Мимо проехал фургон — с таким шумом, что жирафы задрожали, раскачав прицеп. Старик обернулся, чтобы проверить, как они там, а когда снова взглянул на меня, что-то в выражении его лица переменилось. Передо мной будто бы оказался совсем другой, незнакомый человек, который и на меня глядел как на незнакомца. Кажется, я нащупал грань его долготерпения. Ею были жирафы.
— Поехали, — приказал он.
— Но вы же сказали…
— Либо ты везешь нас по фермерской дороге, либо выметаешься прямо сейчас, а дерево я и сам как-нибудь отыщу. Дальше поедешь со своей девкой. А нам с жирафами уже надоело тут сидеть.

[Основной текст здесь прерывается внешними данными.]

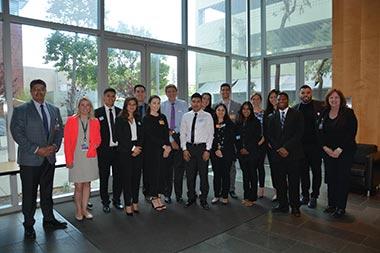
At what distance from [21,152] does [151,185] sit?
1608mm

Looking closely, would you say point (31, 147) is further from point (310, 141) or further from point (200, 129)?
point (310, 141)

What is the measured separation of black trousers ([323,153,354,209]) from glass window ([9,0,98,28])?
13.4ft

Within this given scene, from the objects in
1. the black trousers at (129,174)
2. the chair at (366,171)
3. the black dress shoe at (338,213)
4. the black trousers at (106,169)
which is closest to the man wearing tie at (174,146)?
the black trousers at (129,174)

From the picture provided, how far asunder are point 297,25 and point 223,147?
4.52m

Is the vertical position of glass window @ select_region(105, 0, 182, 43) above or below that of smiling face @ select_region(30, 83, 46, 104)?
above

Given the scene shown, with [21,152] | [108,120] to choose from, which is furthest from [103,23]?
[21,152]

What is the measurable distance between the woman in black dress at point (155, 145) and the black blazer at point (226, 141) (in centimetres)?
66

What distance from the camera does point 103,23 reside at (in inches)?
201

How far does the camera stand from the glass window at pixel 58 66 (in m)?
4.40

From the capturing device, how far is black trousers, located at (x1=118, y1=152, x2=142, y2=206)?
388 cm

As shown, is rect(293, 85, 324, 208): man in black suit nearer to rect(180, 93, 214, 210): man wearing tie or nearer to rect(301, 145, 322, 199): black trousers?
rect(301, 145, 322, 199): black trousers

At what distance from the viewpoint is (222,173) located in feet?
14.3

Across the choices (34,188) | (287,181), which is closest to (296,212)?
(287,181)

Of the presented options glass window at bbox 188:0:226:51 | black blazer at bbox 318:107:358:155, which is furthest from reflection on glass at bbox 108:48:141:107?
black blazer at bbox 318:107:358:155
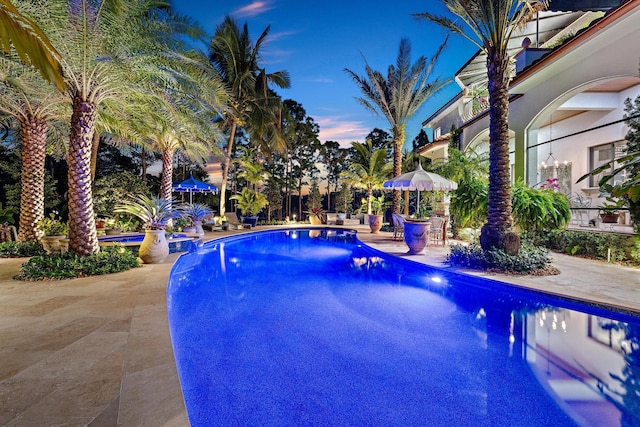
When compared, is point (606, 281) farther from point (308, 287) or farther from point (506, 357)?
point (308, 287)

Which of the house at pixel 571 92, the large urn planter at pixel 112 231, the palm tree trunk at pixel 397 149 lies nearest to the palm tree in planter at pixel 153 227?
the large urn planter at pixel 112 231

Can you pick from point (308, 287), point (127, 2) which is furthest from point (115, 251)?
point (127, 2)

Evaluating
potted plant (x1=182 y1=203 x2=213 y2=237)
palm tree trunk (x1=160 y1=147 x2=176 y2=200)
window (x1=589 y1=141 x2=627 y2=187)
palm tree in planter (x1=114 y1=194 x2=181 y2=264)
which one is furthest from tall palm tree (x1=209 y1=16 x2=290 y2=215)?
window (x1=589 y1=141 x2=627 y2=187)

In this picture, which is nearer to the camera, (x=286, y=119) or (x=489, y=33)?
(x=489, y=33)

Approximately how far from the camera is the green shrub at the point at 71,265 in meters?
6.07

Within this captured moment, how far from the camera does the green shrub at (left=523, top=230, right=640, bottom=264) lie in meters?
8.13

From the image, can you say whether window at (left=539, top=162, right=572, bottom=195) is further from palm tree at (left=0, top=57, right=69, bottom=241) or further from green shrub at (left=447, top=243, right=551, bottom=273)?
palm tree at (left=0, top=57, right=69, bottom=241)

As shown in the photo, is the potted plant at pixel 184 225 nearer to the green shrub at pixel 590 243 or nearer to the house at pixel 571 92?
the green shrub at pixel 590 243

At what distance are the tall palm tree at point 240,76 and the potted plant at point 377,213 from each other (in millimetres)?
8795

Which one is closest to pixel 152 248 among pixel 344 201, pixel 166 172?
pixel 166 172

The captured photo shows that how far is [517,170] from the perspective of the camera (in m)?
11.8

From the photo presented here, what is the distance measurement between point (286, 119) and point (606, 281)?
21.9 metres

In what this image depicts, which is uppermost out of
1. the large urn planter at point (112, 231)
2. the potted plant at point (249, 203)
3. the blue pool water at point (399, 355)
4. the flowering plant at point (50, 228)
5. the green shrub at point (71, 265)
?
the potted plant at point (249, 203)

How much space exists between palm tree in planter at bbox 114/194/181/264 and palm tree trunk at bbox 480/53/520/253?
846cm
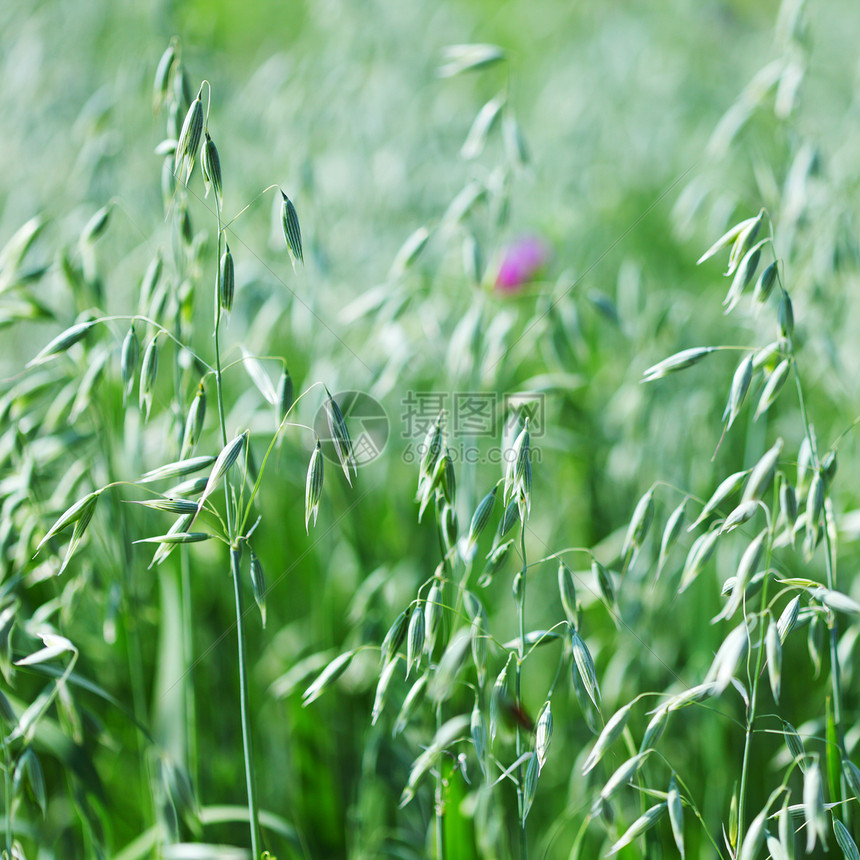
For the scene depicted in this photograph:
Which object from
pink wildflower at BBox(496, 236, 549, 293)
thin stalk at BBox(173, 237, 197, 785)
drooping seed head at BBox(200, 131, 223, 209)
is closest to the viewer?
drooping seed head at BBox(200, 131, 223, 209)

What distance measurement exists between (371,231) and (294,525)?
0.64 meters

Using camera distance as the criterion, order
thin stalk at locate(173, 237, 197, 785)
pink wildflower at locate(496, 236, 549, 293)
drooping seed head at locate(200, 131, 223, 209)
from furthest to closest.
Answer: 1. pink wildflower at locate(496, 236, 549, 293)
2. thin stalk at locate(173, 237, 197, 785)
3. drooping seed head at locate(200, 131, 223, 209)

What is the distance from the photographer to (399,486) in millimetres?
1260

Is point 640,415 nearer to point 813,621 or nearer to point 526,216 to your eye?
point 813,621

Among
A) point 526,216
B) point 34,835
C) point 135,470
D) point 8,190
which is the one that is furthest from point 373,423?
point 8,190

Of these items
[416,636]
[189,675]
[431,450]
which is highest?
[431,450]

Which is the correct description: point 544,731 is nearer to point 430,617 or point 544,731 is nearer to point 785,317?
point 430,617

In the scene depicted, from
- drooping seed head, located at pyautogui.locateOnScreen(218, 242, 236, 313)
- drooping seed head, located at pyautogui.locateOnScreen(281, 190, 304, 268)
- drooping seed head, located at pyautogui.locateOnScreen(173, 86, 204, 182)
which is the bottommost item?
drooping seed head, located at pyautogui.locateOnScreen(218, 242, 236, 313)

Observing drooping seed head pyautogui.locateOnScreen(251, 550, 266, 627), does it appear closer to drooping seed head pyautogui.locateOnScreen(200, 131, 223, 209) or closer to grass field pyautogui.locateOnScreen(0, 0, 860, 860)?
grass field pyautogui.locateOnScreen(0, 0, 860, 860)

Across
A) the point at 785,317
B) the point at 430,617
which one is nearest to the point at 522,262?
the point at 785,317

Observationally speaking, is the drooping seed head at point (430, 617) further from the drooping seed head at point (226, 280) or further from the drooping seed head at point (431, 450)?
the drooping seed head at point (226, 280)

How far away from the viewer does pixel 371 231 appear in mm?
1523

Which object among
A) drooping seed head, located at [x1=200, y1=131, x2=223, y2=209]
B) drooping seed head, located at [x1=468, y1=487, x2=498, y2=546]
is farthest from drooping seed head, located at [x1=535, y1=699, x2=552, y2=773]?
drooping seed head, located at [x1=200, y1=131, x2=223, y2=209]

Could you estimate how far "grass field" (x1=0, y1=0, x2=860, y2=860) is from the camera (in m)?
0.59
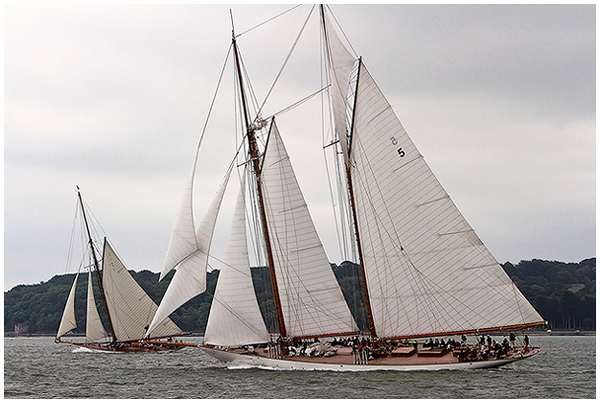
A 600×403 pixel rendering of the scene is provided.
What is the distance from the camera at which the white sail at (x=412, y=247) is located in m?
44.4

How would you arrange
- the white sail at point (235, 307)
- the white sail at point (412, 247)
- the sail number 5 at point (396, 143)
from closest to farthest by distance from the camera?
the white sail at point (412, 247)
the sail number 5 at point (396, 143)
the white sail at point (235, 307)

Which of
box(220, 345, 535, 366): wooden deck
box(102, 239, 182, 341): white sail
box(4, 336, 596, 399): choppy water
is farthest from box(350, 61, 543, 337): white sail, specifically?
box(102, 239, 182, 341): white sail

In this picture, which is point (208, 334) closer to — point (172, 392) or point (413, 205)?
point (172, 392)

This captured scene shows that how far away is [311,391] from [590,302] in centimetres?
12144

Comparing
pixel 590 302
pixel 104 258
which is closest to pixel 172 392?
pixel 104 258

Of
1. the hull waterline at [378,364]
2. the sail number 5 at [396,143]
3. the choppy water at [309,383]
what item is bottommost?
the choppy water at [309,383]

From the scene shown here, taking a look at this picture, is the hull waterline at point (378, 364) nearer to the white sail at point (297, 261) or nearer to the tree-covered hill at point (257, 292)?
the white sail at point (297, 261)

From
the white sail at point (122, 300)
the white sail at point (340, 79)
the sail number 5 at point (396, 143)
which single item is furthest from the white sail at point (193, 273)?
the white sail at point (122, 300)

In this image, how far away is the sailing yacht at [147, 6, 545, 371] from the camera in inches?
1762

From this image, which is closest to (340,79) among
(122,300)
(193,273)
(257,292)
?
(193,273)

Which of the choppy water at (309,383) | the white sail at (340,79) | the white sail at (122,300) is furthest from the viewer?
the white sail at (122,300)

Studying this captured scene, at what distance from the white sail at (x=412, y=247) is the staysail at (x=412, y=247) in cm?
6

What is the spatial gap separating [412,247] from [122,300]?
152 feet

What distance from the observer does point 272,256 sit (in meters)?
51.2
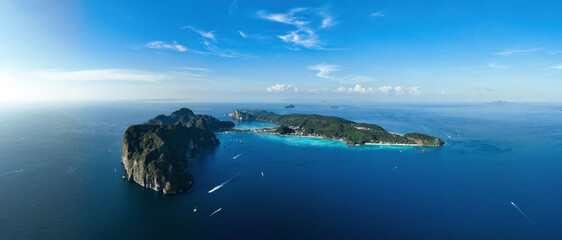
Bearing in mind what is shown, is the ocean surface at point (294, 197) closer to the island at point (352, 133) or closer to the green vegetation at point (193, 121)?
the island at point (352, 133)

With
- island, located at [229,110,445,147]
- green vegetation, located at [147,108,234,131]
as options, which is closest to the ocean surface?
island, located at [229,110,445,147]

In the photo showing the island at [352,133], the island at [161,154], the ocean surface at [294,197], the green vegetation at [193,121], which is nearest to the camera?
the ocean surface at [294,197]

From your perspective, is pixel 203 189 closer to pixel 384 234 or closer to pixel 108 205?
pixel 108 205

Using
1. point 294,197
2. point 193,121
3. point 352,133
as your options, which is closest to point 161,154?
point 294,197

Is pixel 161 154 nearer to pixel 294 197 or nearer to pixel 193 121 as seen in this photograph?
pixel 294 197

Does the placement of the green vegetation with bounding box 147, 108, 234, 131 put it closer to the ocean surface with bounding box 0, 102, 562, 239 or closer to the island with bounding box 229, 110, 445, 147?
the island with bounding box 229, 110, 445, 147

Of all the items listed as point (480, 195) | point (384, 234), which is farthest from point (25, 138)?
point (480, 195)

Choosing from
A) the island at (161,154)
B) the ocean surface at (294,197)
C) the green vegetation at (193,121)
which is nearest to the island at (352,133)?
the ocean surface at (294,197)

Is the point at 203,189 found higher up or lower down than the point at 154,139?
lower down
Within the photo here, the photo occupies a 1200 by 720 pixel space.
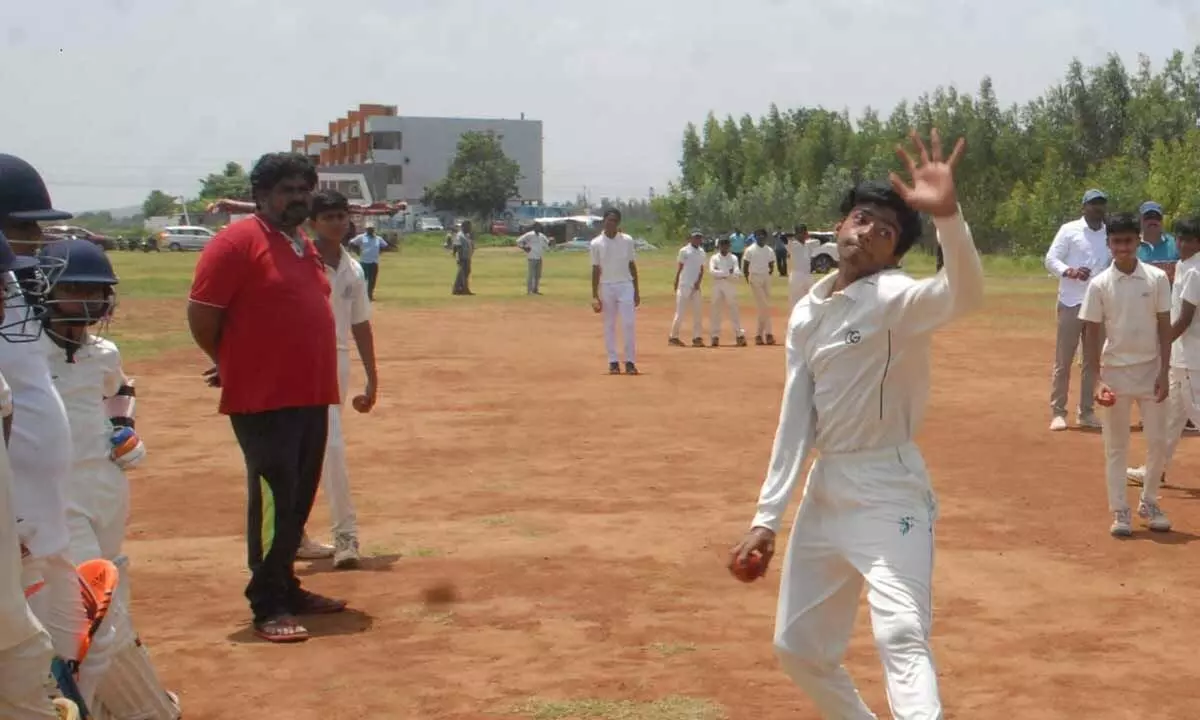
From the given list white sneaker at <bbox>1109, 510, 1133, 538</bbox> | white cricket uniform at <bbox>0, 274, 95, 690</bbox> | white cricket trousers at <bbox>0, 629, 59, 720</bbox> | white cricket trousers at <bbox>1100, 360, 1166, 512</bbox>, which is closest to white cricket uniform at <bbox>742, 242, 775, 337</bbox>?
white cricket trousers at <bbox>1100, 360, 1166, 512</bbox>

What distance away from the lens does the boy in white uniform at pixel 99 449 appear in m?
5.24

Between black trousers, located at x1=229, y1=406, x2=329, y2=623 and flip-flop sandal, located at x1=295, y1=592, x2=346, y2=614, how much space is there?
0.14 metres

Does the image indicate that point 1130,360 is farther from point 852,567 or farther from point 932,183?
point 932,183

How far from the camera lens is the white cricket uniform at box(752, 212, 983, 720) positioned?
15.3 ft

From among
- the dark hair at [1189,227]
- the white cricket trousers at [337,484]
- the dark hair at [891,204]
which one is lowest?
the white cricket trousers at [337,484]

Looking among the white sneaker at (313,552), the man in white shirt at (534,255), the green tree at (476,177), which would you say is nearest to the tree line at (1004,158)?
the man in white shirt at (534,255)

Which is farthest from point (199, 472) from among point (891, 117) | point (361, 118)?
point (361, 118)

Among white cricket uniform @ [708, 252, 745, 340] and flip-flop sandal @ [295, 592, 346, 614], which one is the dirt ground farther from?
white cricket uniform @ [708, 252, 745, 340]

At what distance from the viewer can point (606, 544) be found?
913 cm

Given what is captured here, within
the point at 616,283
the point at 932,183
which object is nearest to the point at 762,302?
the point at 616,283

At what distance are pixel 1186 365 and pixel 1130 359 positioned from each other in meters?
1.11

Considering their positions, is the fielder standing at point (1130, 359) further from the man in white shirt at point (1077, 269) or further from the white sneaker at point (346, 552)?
the white sneaker at point (346, 552)

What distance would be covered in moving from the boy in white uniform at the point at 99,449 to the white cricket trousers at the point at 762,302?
19.4 meters

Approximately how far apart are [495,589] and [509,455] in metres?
4.63
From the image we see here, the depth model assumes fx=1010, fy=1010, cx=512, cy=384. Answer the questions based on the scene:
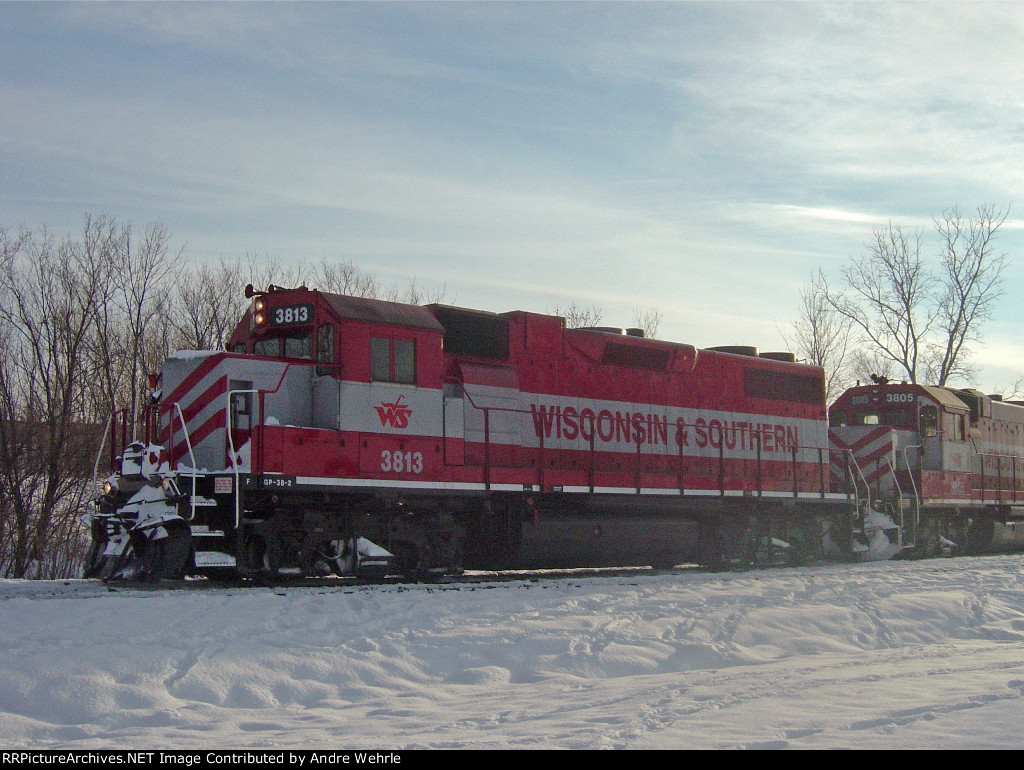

С тяжело колотящимся сердцем я сдал назад, а потом свернул на дорогу, по которой уже и не надеялся когда-нибудь прокатиться. Я поглядел в зеркало: «паккард» повернул за нами, и мне вспомнилось, как Рыжик проникла вслед за мной в мои кошмары.
Пока мы лавировали между шариками перекати-поля, я заметил, что асфальт под колесами весь истрескавшийся и неровный, и сообщил об этом Старику, надеясь, что тот передумает.
Он окинул взглядом дорогу, а потом посмотрел на меня.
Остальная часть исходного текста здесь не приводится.